**Assigned task 1:** Set down, word for word, everything in the excerpt on the victims code from "Rights in the" down to "any come back.".
**Assigned task 2:** Condense the paragraph of the victims code excerpt that begins "Rights in the current victims code" into a short bulleted list that keeps its main facts.

**Excerpt provided:**
Rights in the current victims code are not sufficiently enforceable, and without the power to enforce that code in law, it is left to the police, prosecutors, courts and the Parole Board to monitor how well they comply and to mark their own homework. Well-meaning but underfunded service providers are creaking under the weight of Government cuts, and unscrupulous practitioners are still able to leave victims without their rights or any come back.

As I have been saying for months, the only thing that will do is legislation. The Victims’ Commissioner, whom the Minister rightly praises, has called for a victims law, and for seismic change in the culture of the justice system. Victim Support has demanded legislation, along with a raft of other campaigners. The Government now say that they will consult on a revised victims code in 2019—nearly half a decade after they first promised to provide a victims law—and on the detail of victim-focused legislation. Can the Minister say what part of victims’ rights would not require legal status? Why not make the entire code law, along with any welcome and necessary additions?

I was dismayed, although not entirely surprised that, after I submitted various written questions—I think this was before the Minister’s tenure—I discovered that the Government do not collect data on the experiences of victims in the criminal justice system, or on how the code is being implemented. They could not tell me how many breaches of the victims code there have been in the past 12 years, how long it takes for victims to receive any compensation they have been awarded, or how many victims of domestic violence have been cross-examined in court by the perpetrator—the list goes on. The Government simply do not monitor whether the code, which they admit is known about by only a fraction of victims, is having any effect. Will the Government commit to act by looking at how this is or is not working, now and after any legislation is passed? Can the Minister tell me the answer to any of those questions today? Will his Department commit to annual reporting on the state of victims’ rights?

**Collected material:**
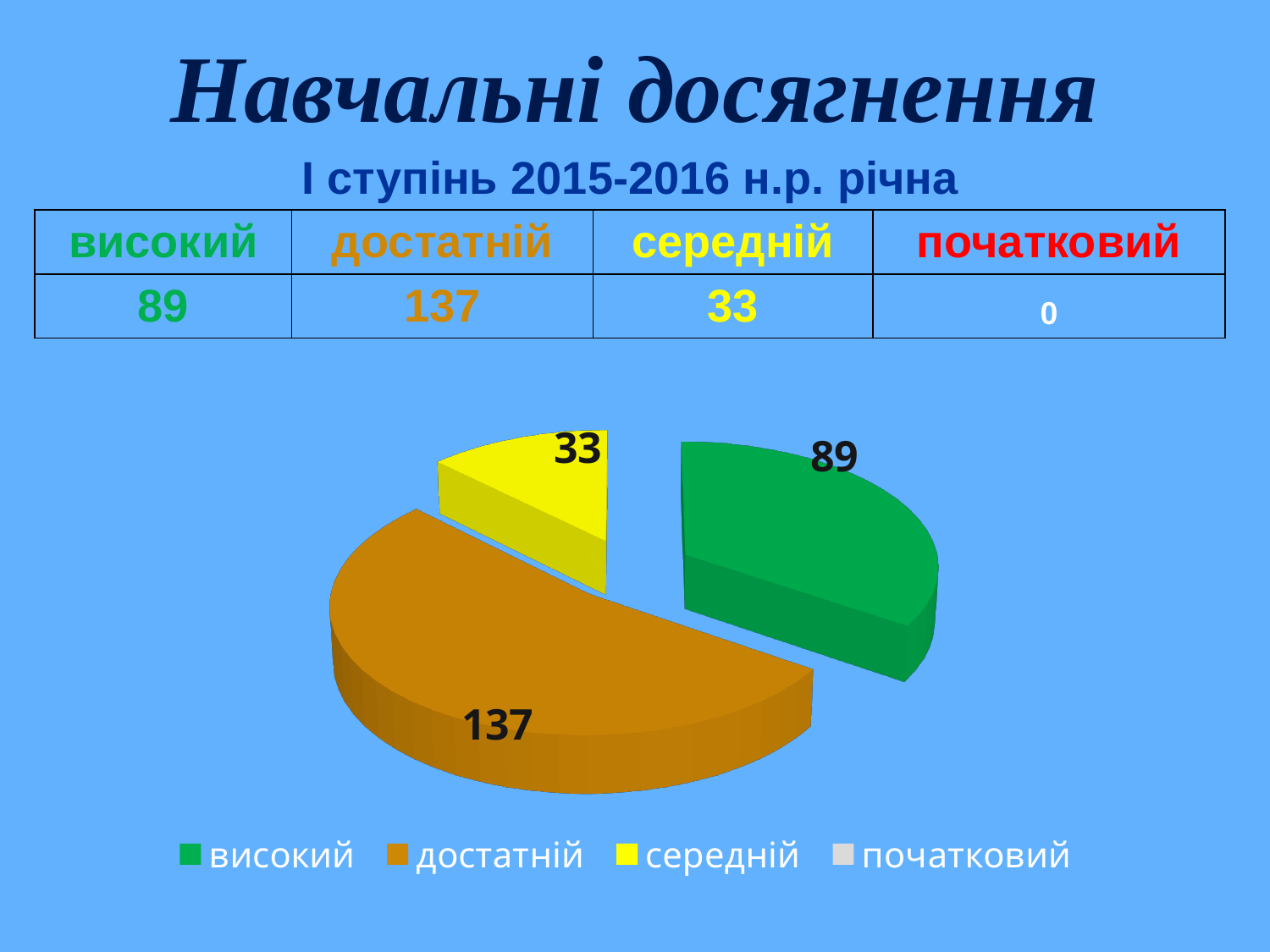
Which category with a visible slice has the smallest value in the pie chart? середній What is the value for the достатній slice of the pie chart? 137 What kind of chart is shown on the slide? pie chart What is the difference between the достатній and високий values in the pie chart? 48 What is the value for the середній slice of the pie chart? 33 How many categories does the legend of the pie chart list? 4 What is the value for the високий slice of the pie chart? 89 What is the difference between the високий and середній values in the pie chart? 56 Which category has the largest slice in the pie chart? достатній What colour is the достатній slice in the pie chart? orange Which is larger in the pie chart, високий or середній? високий What is the total of all values shown in the pie chart? 259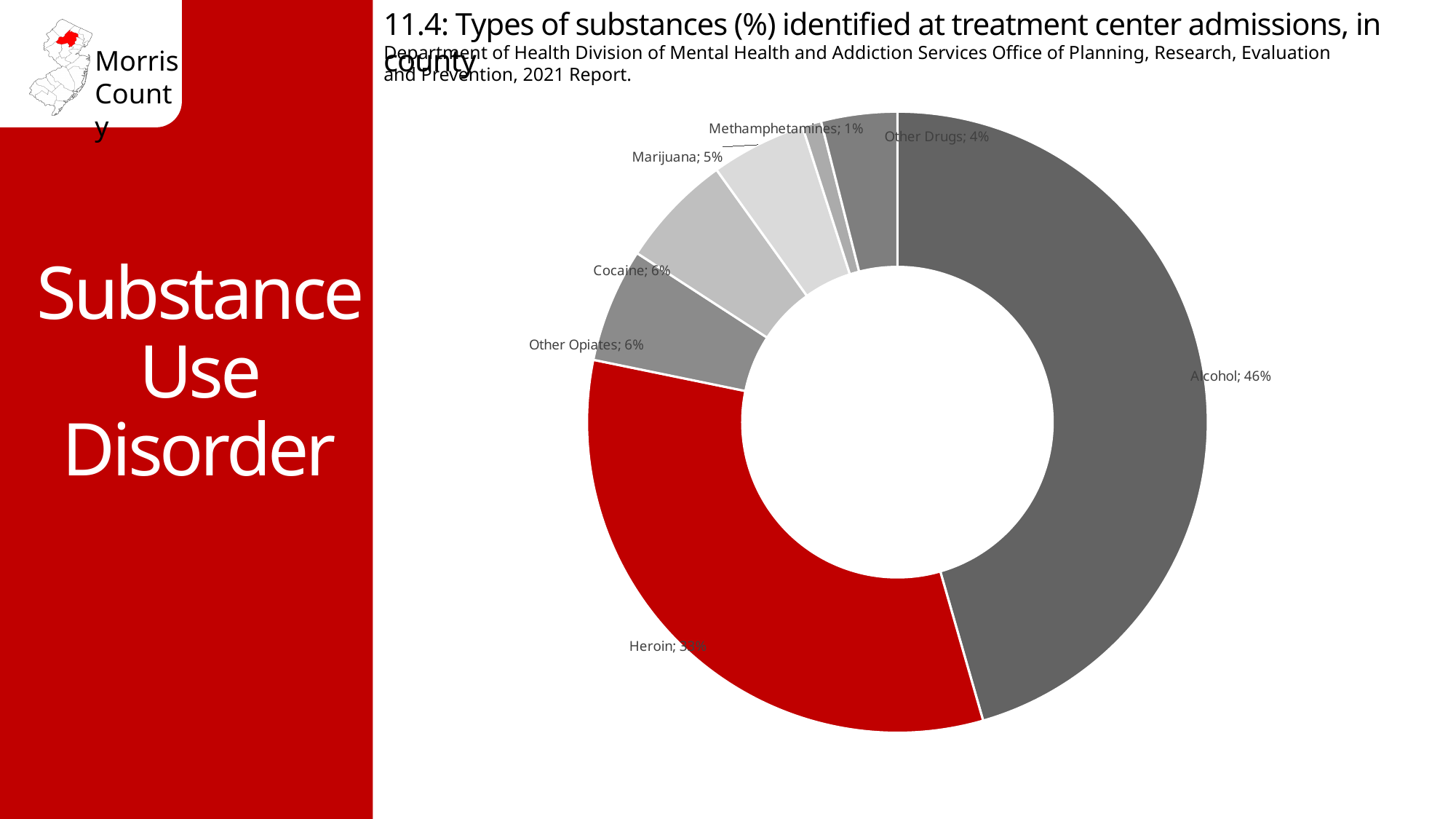
Which has a larger share, Alcohol or Heroin? Alcohol How many percentage points higher is Cocaine than Methamphetamines? 5 percentage points What percentage of treatment center admissions identified Alcohol? 46% What percentage is shown for Other Opiates? 6% Which has a larger share, Marijuana or Other Drugs? Marijuana What kind of chart is used on this slide? Doughnut (pie) chart Which substance has the largest share of admissions? Alcohol What percentage is shown for Marijuana? 5% How many percentage points higher is Alcohol than Marijuana? 41 percentage points What percentage is shown for Other Drugs? 4% What percentage is shown for Cocaine? 6% What percentage is shown for Methamphetamines? 1%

**Answer 1:**
Rights in the current victims code are not sufficiently enforceable, and without the power to enforce that code in law, it is left to the police, prosecutors, courts and the Parole Board to monitor how well they comply and to mark their own homework. Well-meaning but underfunded service providers are creaking under the weight of Government cuts, and unscrupulous practitioners are still able to leave victims without their rights or any come back.

**Answer 2:**
- Rights in the current victims code are not sufficiently enforceable.
- Without a legal power of enforcement, the police, prosecutors, courts and Parole Board monitor their own compliance, in effect marking their own homework.
- Well-meaning service providers are underfunded and creaking under Government cuts.
- Unscrupulous practitioners can still leave victims without their rights or any come back.